PROBLEM TO WORK ON =
Duplicate the entries from their first line through the line containing "28L106 7L84 0H42L14", including both ends, and omit the pictures from your reply.

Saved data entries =
........

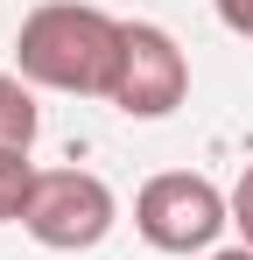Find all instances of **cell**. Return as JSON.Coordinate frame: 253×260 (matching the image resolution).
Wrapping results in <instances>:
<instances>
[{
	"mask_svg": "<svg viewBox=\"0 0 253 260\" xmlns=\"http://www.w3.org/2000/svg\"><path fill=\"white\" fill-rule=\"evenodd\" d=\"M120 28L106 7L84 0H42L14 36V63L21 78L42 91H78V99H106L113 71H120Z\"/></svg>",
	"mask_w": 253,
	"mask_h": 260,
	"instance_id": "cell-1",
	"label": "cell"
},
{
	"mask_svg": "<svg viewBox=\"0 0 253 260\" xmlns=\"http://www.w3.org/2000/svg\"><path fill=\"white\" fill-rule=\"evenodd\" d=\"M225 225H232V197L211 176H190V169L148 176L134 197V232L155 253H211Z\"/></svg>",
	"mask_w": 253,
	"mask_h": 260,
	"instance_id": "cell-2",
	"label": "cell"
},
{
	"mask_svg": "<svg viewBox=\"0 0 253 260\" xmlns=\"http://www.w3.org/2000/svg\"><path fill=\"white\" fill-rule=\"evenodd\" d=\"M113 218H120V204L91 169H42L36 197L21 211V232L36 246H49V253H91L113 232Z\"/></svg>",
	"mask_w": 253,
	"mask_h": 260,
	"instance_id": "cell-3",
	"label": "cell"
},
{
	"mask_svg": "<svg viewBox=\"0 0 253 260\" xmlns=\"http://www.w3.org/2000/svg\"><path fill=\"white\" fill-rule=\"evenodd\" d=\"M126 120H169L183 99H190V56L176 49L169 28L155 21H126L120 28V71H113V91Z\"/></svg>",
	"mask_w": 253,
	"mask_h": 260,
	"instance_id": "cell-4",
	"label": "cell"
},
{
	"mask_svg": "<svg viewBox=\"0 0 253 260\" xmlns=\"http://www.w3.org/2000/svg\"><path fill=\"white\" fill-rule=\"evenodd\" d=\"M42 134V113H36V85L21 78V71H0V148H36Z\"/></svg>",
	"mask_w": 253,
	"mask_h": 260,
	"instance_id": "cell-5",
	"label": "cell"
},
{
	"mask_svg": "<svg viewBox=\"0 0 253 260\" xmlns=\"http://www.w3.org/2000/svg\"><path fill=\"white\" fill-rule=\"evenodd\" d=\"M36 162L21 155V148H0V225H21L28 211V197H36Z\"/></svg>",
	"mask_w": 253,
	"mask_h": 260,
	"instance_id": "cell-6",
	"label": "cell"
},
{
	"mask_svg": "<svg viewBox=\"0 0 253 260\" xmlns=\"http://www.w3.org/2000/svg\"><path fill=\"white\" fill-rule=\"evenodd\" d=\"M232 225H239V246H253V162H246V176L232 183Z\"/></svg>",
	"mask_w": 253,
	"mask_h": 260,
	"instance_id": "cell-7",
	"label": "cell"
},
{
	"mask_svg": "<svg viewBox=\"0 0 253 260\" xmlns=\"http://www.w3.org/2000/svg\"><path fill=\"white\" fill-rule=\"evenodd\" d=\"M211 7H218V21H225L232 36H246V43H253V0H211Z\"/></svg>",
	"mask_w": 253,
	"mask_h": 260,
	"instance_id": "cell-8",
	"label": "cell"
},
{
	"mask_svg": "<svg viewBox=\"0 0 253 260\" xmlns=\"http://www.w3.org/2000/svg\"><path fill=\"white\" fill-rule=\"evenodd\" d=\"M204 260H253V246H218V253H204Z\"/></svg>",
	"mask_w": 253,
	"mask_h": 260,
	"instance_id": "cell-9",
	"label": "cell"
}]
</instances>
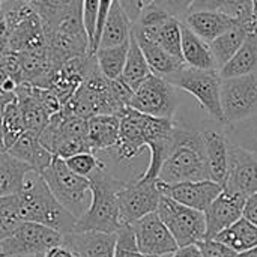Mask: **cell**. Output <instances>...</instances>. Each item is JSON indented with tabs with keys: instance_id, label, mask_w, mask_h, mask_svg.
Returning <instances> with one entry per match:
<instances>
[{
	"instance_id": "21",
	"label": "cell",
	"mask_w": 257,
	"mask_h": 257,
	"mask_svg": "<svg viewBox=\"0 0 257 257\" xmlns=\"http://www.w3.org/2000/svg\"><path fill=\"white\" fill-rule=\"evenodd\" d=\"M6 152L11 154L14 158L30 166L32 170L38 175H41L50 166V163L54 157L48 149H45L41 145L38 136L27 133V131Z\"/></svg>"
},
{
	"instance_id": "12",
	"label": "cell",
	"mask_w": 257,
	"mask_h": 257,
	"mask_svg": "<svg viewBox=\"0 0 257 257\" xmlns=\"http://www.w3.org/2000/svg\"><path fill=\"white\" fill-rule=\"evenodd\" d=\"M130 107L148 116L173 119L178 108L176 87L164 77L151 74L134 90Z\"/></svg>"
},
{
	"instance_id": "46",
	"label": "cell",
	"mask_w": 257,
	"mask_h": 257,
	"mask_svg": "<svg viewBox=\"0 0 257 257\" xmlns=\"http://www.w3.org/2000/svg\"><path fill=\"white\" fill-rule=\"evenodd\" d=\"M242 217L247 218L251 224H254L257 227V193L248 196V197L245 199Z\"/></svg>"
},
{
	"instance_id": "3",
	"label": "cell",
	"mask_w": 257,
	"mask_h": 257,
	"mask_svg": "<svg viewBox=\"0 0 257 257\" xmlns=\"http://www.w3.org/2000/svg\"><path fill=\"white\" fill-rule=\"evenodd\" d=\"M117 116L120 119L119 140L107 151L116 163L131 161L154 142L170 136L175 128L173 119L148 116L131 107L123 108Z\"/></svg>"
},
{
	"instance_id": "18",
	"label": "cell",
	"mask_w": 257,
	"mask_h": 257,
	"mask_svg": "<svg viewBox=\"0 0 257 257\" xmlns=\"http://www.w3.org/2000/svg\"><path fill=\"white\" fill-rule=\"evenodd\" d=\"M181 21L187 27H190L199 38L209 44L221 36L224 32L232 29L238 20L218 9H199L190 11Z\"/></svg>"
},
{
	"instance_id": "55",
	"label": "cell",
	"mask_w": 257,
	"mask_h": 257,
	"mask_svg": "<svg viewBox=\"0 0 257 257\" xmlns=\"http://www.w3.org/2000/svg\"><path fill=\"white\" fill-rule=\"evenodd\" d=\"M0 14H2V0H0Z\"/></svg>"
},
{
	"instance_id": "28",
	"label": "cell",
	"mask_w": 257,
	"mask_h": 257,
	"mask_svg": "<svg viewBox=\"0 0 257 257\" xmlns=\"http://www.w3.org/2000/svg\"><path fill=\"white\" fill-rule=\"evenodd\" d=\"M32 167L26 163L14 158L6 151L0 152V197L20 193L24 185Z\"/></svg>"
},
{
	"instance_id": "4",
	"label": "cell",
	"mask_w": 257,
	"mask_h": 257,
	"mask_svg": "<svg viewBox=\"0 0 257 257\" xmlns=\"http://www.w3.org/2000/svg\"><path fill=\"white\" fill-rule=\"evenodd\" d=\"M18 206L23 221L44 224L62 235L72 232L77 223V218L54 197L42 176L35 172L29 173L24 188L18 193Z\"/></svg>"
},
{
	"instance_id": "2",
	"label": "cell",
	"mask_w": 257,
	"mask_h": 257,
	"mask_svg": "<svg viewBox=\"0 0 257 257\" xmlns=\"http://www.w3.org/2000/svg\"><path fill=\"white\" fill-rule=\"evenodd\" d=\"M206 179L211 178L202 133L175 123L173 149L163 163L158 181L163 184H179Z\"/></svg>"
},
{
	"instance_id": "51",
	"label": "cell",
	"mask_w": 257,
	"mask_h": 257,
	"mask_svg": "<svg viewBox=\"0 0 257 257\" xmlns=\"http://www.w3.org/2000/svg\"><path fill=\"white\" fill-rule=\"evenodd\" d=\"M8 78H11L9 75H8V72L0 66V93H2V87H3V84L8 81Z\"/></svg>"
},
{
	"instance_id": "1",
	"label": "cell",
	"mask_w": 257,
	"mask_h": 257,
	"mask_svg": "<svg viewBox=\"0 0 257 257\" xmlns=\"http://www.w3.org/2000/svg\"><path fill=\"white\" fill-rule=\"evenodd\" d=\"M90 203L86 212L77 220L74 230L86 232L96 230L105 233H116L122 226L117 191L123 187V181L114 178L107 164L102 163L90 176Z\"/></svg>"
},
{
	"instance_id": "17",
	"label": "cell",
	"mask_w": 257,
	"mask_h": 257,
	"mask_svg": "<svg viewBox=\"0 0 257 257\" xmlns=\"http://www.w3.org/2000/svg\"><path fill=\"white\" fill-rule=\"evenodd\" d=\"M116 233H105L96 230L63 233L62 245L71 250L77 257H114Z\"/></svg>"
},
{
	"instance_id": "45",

........

ANSWER IN FULL =
Find all instances of **cell**. Return as JSON.Coordinate frame: 253×260 (matching the image resolution).
Wrapping results in <instances>:
<instances>
[{
	"mask_svg": "<svg viewBox=\"0 0 253 260\" xmlns=\"http://www.w3.org/2000/svg\"><path fill=\"white\" fill-rule=\"evenodd\" d=\"M120 28L106 7L84 0H42L14 36V63L21 78L42 91H78V99H106L113 71H120Z\"/></svg>",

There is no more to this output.